Document extract>
More than 38,000 air travellers entered Australia over a nine-month period with high-risk biosecurity material going undetected.
The auditor-general on Monday issued a scathing report card on the federal agriculture department's handling of the biosecurity system.
The report found in the first nine months of 2019/20 an estimated 38,200 air travellers entered Australia with undetected high-risk biosecurity material.
"The Department of Agriculture, Water and the Environment's arrangements to respond to non-compliance with biosecurity requirements are largely inappropriate," the report found.
"The department's compliance framework is largely inappropriate.
"There is no framework to assess risk across the entire biosecurity system and target regulatory actions accordingly."
The audit found arrangements to detect non-compliance were partially appropriate, but departmental estimates indicate undetected non-compliance was increasing.
The department has agreed to all eight recommendations from the auditor-general, including better use of intelligence and computers and an improved risk management framework.

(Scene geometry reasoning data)
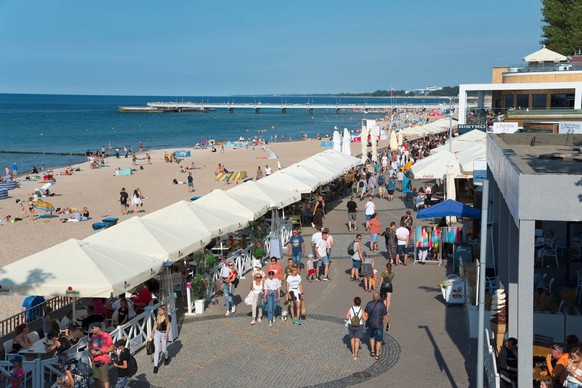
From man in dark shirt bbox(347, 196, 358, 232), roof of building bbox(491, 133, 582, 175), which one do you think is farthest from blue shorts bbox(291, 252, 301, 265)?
roof of building bbox(491, 133, 582, 175)

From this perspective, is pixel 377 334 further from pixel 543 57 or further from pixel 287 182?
pixel 543 57

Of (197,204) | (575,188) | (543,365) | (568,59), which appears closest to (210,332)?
(197,204)

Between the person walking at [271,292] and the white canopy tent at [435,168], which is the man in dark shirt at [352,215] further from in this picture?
the person walking at [271,292]

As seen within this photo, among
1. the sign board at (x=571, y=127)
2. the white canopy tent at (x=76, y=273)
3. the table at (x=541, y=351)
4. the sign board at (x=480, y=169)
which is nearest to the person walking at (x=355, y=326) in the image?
the table at (x=541, y=351)

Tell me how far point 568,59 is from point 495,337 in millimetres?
39875

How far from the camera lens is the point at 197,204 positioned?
1641cm

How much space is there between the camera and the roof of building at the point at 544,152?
367 inches

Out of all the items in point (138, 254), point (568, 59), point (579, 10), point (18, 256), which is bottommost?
point (18, 256)

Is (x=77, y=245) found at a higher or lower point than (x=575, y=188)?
lower

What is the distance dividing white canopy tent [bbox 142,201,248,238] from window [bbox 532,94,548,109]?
2612 cm

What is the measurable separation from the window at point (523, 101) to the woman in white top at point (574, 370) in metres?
32.0

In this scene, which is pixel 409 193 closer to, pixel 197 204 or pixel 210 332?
pixel 197 204

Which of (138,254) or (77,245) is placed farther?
(138,254)

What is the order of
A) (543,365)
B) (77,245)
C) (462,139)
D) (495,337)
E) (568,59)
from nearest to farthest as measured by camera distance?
(543,365)
(495,337)
(77,245)
(462,139)
(568,59)
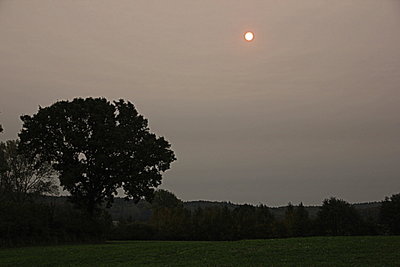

Work to be completed> Copy the article on the biosecurity audit word for word, from "The department has" up to and including "risk management framework.".

Expected output>
The department has agreed to all eight recommendations from the auditor-general, including better use of intelligence and computers and an improved risk management framework.